= Problem details =
Drop the pictures and repeat exactly from the "Ač uprostřed města, má" line down to the last line of the entries below.

= Records for this exercise =
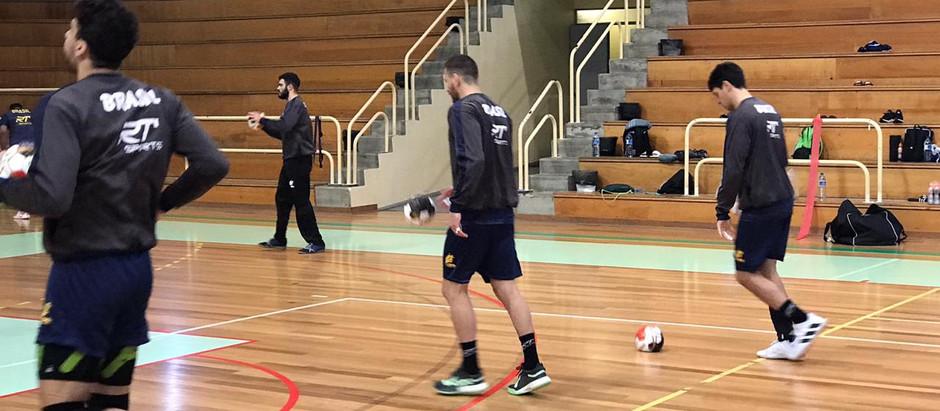 Brasil começa em Portugal preparação para o Mundial do Egito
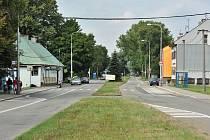 Ač uprostřed města, má ostravský obvod Nová Ves skoro venkovský charakter.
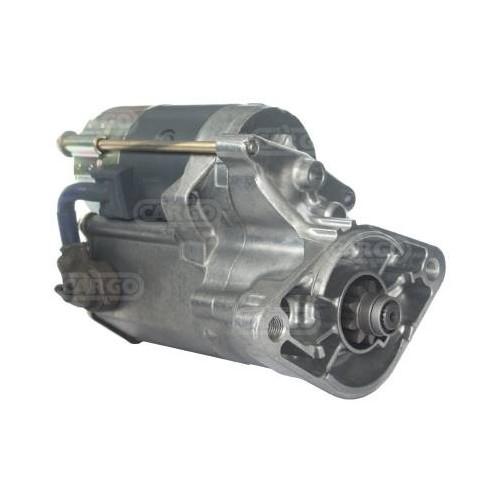 Demarreur 12 Volts, Bosch 0986015001, Iskra ISJ0003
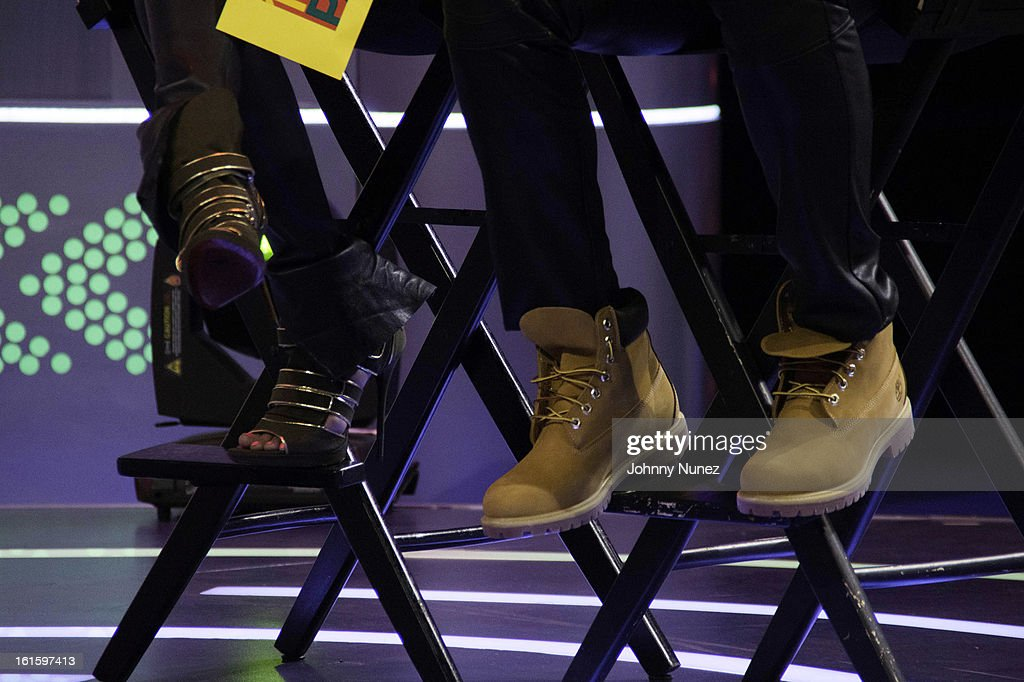 Angela Simmons and Jason Bolden (shoe detail) visit BET's '106 & Park' at BET Studios on February 11, 2013 in New York City.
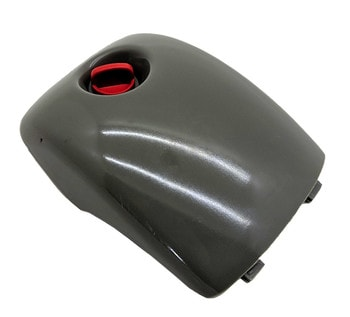 Крышка воздушного фильтра для бензопил 5800 (дутая)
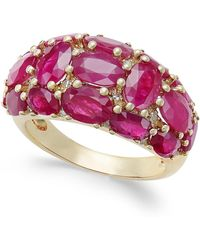 Macy's - Certified Ruby (6 Ct. T.w.) And Diamond (1/8 Ct. T.w.) Dome Ring In 14k Gold - Lyst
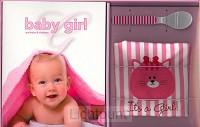 Baby-girl boekbox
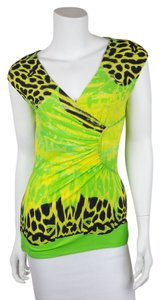 Roberto Cavalli Top Lime Green // Black // Yellow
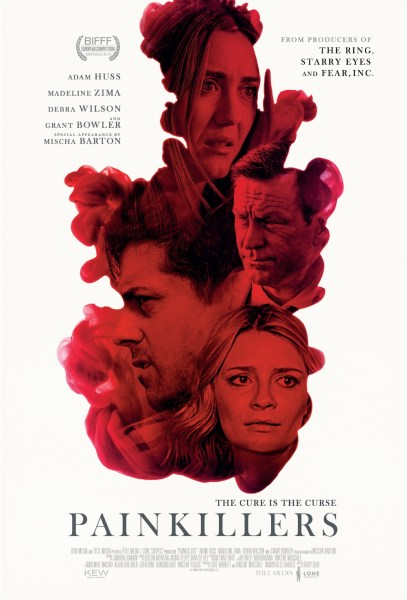 Painkillers Movie Poster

= Exercise answer =
 Ač uprostřed města, má ostravský obvod Nová Ves skoro venkovský charakter.
 Demarreur 12 Volts, Bosch 0986015001, Iskra ISJ0003
 Angela Simmons and Jason Bolden (shoe detail) visit BET's '106 & Park' at BET Studios on February 11, 2013 in New York City.
 Крышка воздушного фильтра для бензопил 5800 (дутая)
 Macy's - Certified Ruby (6 Ct. T.w.) And Diamond (1/8 Ct. T.w.) Dome Ring In 14k Gold - Lyst
 Baby-girl boekbox
 Roberto Cavalli Top Lime Green // Black // Yellow
 Painkillers Movie Poster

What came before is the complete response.